Defining dimensionality in function space rather than state space is non-trivial. A one-dimensional input function can drive a controllable system to any state, yet from the function-space perspective it constrains only a two-dimensional manifold—this distinction is critical.
The framework transfers to any dynamical system (SSMs, Neural ODEs, or even autoregressive Transformers) for which a meaningful input function manifold can be defined.

Limitations & Future Work¶

Experiments are primarily conducted on small-scale tasks from computational neuroscience; the framework has not been demonstrated on large-scale ML tasks such as language modeling.
A meaningful input manifold of interest (e.g., "different directions and speeds") must be specified in advance, which may not be straightforward for more complex tasks.
Computing the metric requires solving an adjoint ODE, which may pose computational bottlenecks for large-scale models.
Causal validation is performed on only one task; generalizability remains to be verified.
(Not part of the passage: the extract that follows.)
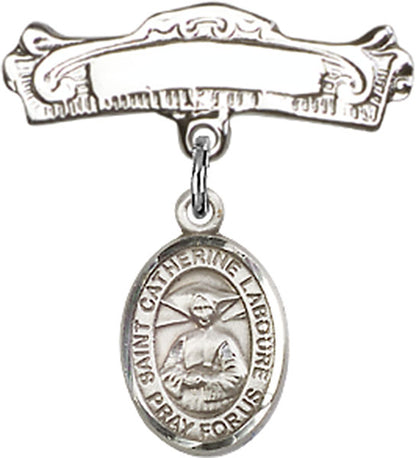 Personalized Baby Badge - Engraved Badge Pin with St. Catherine Laboure Charm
vs. Fixed-point/attractor analysis (Mante et al. 2013): Traditional methods linearize dynamics near fixed points and can only characterize steady-state behavior. This paper analyzes the time-varying geometry of complete nonlinear dynamics and finds that warping begins early in transient dynamics—well before convergence to any fixed point.
vs. Static pullback analysis (Hauser & Ray 2017): Prior work applied pullback metrics to feedforward networks with static inputs; this paper extends the approach to dynamical systems receiving time-varying inputs, requiring the solution of an adjoint ODE.
vs. Low-rank RNNs (Valente et al. 2022): Low-rank RNNs constrain the embedding dimensionality, whereas this paper constrains the intrinsic dimensionality; the two are complementary—the former provides a linear embedding space, while the latter characterizes the geometry of the nonlinear manifold.

Rating¶

Novelty: ⭐⭐⭐⭐ Extending Riemannian geometry to time-varying dynamical systems constitutes a meaningful theoretical contribution.
Experimental Thoroughness: ⭐⭐⭐ Multiple tasks but relatively small scale; the BCI experiment strengthens the case.
Writing Quality: ⭐⭐⭐⭐⭐ The paper is clearly and elegantly written, with excellent figures and well-calibrated intuitive explanations.
Value: ⭐⭐⭐⭐ Provides new mathematical tools for understanding RNN computation, though the target audience is relatively narrow.